In response to:

The Saving of El Salvador from the June 14, 1984 issue

To the Editors:

It’s a !#p9L0@! outrage for Christopher Dickey, in his essay, “The Saving of El Salvador” [NYR, June 14], to refer to my book Violent Neighbors: El Salvador, Central America and the United States as “amiable.” Other reviewers have described its tone as “ironic,” “sardonic,” “witty,” “skeptical,” “cynical,” and even “vitriolic,” but not “amiable” or anything like it. The worst damned thing about that ridiculously inappropriate word is that it is often applied to Ronald Reagan, the smilingly malevolent blunderer whom I describe, unamiably, as “the most ideologically rigid and least well-informed President of modern times.”

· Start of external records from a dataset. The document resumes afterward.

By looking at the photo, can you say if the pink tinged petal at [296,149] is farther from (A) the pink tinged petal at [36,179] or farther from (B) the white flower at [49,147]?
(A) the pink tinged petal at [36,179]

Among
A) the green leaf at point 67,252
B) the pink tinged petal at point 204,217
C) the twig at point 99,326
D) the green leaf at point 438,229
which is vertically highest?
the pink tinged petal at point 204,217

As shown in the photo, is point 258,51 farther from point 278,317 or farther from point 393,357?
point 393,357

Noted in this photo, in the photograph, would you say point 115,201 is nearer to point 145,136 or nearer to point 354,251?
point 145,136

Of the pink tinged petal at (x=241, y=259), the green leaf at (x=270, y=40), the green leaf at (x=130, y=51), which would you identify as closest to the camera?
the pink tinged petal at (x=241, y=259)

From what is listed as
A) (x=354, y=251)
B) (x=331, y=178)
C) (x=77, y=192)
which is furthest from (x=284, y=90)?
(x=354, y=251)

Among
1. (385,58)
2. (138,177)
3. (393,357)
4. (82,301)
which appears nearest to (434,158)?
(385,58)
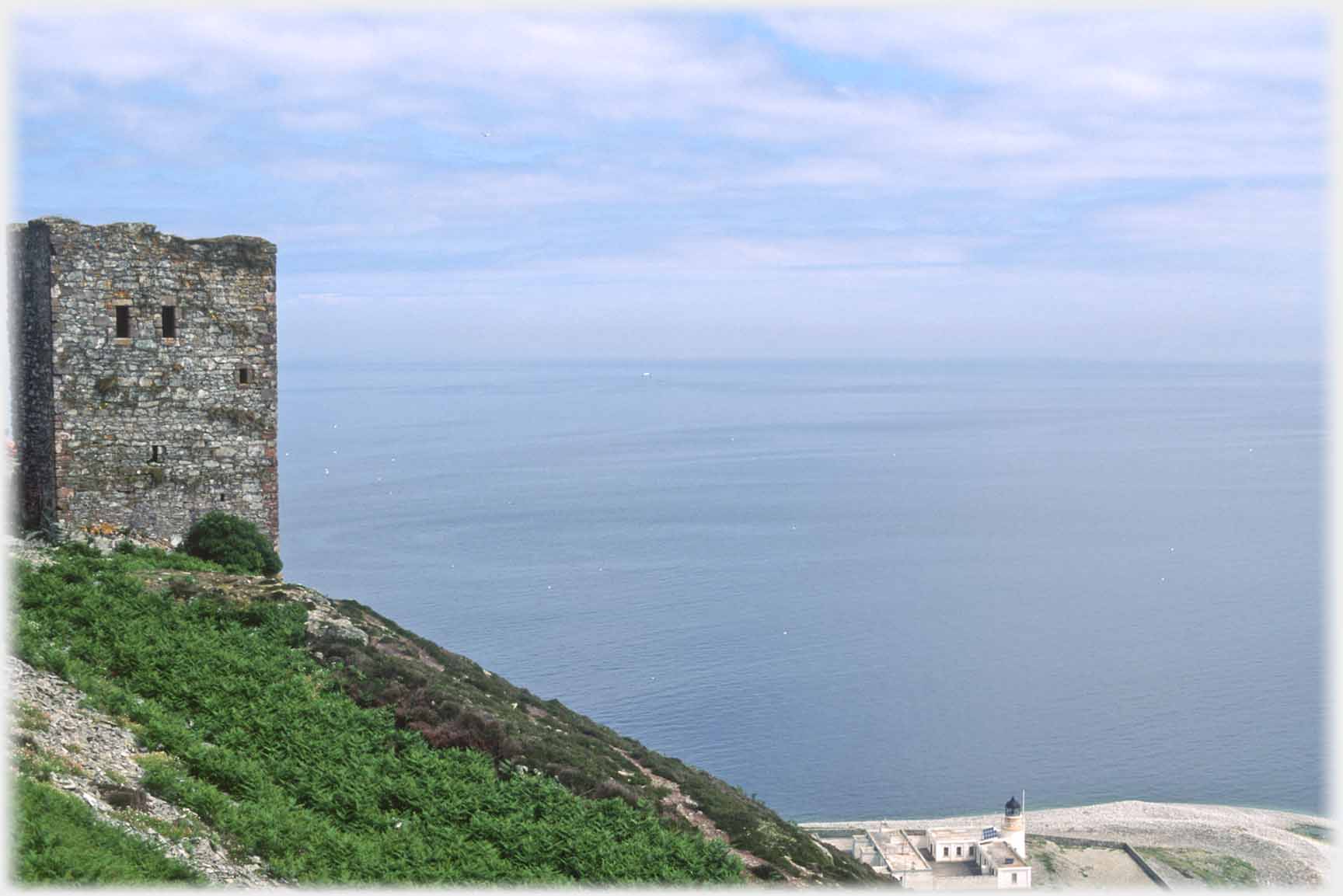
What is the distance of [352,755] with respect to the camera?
12484mm

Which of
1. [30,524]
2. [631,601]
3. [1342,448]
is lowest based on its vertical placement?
[631,601]

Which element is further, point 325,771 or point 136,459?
point 136,459

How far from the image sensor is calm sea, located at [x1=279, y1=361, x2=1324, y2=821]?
2178 inches

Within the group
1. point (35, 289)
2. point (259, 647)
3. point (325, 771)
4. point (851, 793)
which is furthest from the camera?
point (851, 793)

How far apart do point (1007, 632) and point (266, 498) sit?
5828cm

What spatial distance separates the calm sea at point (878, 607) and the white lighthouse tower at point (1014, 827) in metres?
7.52

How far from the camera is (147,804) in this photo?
10.2 m

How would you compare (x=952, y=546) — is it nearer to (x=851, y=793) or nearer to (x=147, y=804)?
(x=851, y=793)

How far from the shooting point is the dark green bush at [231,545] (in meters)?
19.4

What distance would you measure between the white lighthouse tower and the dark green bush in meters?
32.4

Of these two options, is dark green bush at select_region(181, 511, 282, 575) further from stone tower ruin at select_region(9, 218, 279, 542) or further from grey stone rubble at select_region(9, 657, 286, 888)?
grey stone rubble at select_region(9, 657, 286, 888)

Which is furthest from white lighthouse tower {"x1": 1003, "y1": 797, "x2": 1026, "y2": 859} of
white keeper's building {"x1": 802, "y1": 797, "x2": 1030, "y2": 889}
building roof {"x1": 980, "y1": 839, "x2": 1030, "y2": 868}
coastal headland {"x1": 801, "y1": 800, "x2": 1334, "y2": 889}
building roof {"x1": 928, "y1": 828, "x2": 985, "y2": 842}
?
coastal headland {"x1": 801, "y1": 800, "x2": 1334, "y2": 889}

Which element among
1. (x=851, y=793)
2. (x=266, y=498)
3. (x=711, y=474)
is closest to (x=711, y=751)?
(x=851, y=793)

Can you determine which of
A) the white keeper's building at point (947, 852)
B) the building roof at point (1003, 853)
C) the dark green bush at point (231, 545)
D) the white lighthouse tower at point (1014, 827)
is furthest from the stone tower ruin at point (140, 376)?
the white lighthouse tower at point (1014, 827)
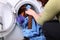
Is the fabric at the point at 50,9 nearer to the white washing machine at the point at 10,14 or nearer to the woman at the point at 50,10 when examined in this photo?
the woman at the point at 50,10

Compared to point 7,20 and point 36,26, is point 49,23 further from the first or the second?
point 7,20

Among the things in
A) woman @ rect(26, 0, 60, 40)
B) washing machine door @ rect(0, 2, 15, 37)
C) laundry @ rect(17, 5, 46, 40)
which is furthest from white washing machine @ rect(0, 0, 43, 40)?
woman @ rect(26, 0, 60, 40)

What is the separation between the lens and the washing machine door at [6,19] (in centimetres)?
212

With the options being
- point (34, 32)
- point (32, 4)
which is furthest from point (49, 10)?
point (32, 4)

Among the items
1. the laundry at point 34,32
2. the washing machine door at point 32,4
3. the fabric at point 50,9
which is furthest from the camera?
the washing machine door at point 32,4

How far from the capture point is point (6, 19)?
2.16 m

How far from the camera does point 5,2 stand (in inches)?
83.4

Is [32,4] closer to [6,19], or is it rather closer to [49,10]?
[6,19]

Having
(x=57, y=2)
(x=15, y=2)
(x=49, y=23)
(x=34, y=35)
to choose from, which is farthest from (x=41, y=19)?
(x=15, y=2)

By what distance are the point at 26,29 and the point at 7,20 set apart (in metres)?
0.30

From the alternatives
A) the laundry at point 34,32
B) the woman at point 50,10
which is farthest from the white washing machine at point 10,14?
the woman at point 50,10

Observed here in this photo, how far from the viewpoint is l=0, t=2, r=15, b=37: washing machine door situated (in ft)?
→ 6.95

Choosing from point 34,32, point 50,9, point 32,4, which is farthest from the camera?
point 32,4

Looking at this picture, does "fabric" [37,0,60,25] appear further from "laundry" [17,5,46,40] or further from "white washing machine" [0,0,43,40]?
"white washing machine" [0,0,43,40]
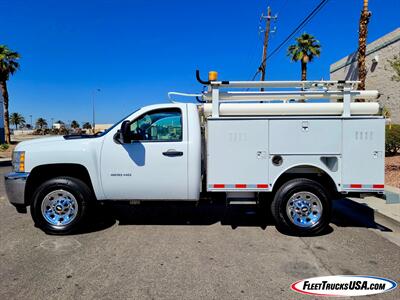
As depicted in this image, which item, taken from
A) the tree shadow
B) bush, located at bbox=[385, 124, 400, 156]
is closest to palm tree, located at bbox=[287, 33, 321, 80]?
bush, located at bbox=[385, 124, 400, 156]

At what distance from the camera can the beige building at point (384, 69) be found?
2000cm

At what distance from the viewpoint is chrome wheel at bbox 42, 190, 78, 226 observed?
18.0 feet

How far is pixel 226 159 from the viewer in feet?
17.7

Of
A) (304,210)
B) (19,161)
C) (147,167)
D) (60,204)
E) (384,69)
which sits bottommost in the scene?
(304,210)

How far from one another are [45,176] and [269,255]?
3.74m

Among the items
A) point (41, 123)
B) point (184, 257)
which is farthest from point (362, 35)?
point (41, 123)

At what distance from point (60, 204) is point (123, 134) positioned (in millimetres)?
1554

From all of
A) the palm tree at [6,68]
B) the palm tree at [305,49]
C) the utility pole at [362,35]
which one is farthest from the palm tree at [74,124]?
the utility pole at [362,35]

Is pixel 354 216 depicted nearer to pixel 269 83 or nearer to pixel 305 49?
pixel 269 83

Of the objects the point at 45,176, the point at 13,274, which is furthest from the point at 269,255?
the point at 45,176

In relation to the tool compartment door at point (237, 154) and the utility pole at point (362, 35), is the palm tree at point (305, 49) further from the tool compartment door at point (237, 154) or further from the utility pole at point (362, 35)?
the tool compartment door at point (237, 154)

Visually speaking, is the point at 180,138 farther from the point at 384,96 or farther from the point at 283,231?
the point at 384,96

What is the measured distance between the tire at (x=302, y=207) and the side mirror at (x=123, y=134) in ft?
8.21

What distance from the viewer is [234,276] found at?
4.02 meters
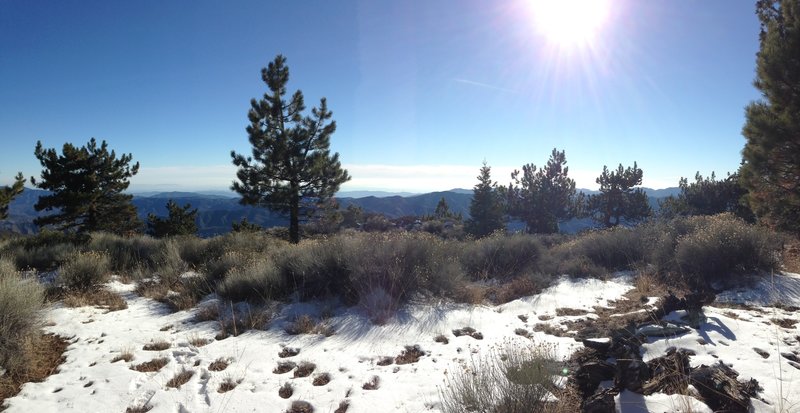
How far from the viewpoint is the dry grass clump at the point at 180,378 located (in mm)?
3695

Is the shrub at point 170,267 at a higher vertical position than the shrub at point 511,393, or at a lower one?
lower

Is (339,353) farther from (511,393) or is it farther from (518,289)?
(518,289)

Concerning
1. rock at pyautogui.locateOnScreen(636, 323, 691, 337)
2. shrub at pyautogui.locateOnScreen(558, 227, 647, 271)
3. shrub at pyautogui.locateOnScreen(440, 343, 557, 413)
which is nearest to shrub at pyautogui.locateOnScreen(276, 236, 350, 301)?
shrub at pyautogui.locateOnScreen(440, 343, 557, 413)

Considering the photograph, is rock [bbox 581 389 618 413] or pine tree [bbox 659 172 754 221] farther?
pine tree [bbox 659 172 754 221]

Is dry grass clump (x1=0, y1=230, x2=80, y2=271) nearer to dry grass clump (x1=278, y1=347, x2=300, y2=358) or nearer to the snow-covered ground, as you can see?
the snow-covered ground

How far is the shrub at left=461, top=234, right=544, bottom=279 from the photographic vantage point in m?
9.16

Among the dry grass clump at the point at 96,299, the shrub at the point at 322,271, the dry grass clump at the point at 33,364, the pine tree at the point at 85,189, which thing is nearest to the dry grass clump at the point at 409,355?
the shrub at the point at 322,271

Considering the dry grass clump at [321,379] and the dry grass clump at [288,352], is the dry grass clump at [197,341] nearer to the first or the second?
the dry grass clump at [288,352]

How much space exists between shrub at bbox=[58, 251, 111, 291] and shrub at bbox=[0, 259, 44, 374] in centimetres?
227

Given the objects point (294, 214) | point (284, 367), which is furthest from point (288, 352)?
point (294, 214)

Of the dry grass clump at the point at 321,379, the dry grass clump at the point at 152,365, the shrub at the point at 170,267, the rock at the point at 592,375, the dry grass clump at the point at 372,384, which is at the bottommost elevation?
the dry grass clump at the point at 152,365

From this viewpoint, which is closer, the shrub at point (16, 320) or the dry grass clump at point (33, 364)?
the dry grass clump at point (33, 364)

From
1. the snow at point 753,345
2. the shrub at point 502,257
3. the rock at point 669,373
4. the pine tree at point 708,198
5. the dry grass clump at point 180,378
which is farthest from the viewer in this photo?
the pine tree at point 708,198

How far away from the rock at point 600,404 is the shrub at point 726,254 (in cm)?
571
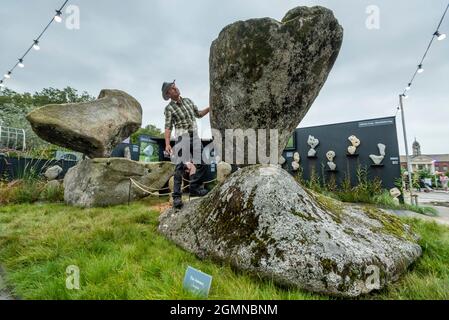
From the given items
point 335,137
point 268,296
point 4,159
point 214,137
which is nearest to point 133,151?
point 4,159

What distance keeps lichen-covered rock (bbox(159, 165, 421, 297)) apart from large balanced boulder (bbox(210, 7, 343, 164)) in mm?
669

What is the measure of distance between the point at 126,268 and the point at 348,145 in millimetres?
7254

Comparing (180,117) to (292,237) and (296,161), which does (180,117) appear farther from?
(296,161)

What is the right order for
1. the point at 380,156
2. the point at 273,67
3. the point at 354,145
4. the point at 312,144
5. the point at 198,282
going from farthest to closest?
the point at 312,144 → the point at 354,145 → the point at 380,156 → the point at 273,67 → the point at 198,282

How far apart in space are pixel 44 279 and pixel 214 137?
1.96m

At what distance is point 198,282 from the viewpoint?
4.32 feet

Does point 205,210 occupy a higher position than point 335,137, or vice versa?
point 335,137

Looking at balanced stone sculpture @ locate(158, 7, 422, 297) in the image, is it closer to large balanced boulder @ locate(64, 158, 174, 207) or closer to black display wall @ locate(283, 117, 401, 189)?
large balanced boulder @ locate(64, 158, 174, 207)

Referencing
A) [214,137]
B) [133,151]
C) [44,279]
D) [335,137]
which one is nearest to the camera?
[44,279]

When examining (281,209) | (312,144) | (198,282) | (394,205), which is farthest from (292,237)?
(312,144)

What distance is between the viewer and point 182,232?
226 centimetres

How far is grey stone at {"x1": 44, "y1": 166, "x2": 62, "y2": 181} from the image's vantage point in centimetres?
718

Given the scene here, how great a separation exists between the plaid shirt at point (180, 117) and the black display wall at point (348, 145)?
5.76 meters
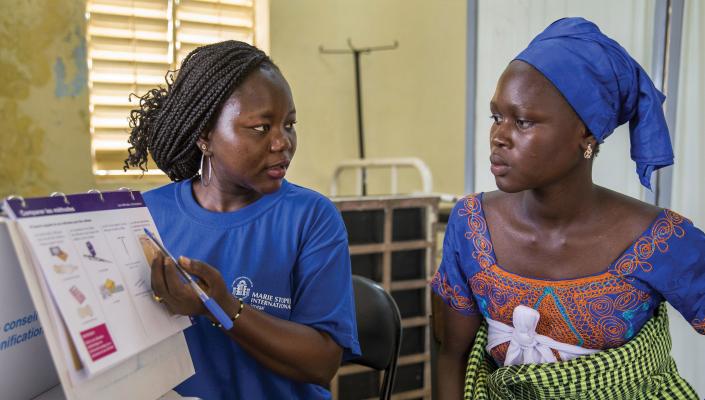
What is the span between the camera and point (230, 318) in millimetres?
977

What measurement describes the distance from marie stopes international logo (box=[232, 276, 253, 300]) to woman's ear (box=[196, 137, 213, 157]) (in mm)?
257

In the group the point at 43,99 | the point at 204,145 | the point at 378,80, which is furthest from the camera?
the point at 378,80

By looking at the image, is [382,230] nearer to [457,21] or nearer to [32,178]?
[32,178]

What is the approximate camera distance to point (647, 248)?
1197 millimetres

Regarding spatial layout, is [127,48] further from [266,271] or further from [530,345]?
[530,345]

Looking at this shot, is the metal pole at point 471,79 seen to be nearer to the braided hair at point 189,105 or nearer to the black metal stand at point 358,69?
the braided hair at point 189,105

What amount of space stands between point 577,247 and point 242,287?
2.11ft

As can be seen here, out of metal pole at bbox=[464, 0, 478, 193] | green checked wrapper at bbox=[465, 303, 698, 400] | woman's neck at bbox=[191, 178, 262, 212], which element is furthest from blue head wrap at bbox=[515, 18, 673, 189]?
metal pole at bbox=[464, 0, 478, 193]

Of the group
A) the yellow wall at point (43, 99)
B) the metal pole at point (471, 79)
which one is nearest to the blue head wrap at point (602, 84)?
the metal pole at point (471, 79)

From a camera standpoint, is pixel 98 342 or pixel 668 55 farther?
pixel 668 55

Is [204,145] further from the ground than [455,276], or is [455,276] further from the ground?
[204,145]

Dickey is no stronger on meaning than on tone. He says, for example, that I am “groping for a Draconian solution” when I suggest that if I were President I might send troops to El Salvador but that their mission would be “to arrest D’Aubuisson and his crowd and send them to Paraguay or Patagonia.” The one sort of punishment that exile is not, particularly in El Salvador, is Draconian.

According to Dickey, José Napoleón Duarte, the president of El Salvador, speaks “broken English.” The term that brings to mind such dialect comedians of yesteryear as Henry Armetta, Parkyerkarkus and El Brendel. Duarte certainly had no trouble making himself understood during his recent visit to Washington. What Dickey may have meant was that Duarte, who is, after all, a graduate of Notre Dame University, speaks accented English.

Dickey’s touch with metaphor isn’t any defter. For example, he congratulates Raymond Bonner, the author of the excellent Weakness and Deceit: U.S. Policy and El Salvador, for his “careful sifting of facts from the quagmire of official deception.”

These lapses probably wouldn’t have been so obtrusive if Dickey, in an essay of 5,000 words, hadn’t kissed off Violent Neighbors with five or six paragraphs, consisting in the main of quoted comments by Duarte that have less to do with the book than with the case that Dickey is trying to make, largely by innuendo, against him. The two-thirds of the work that doesn’t deal with El Salvador is ignored.

Violent Neighbors which has been reviewed favorably and at length by Professor Walter LaFeber of Cornell and other academic and journalistic experts, deserves more serious consideration than this, and from someone with more experience than the talented but rather callow Dickey. Then again perhaps I should count myself lucky. His references to two of the five books purportedly under review are even briefer, and one is not mentioned at all.

Tom Buckley

New York City

Christopher Dickey replies:

I think Mr. Buckley’s letter shows that even when he is angry he is amiable.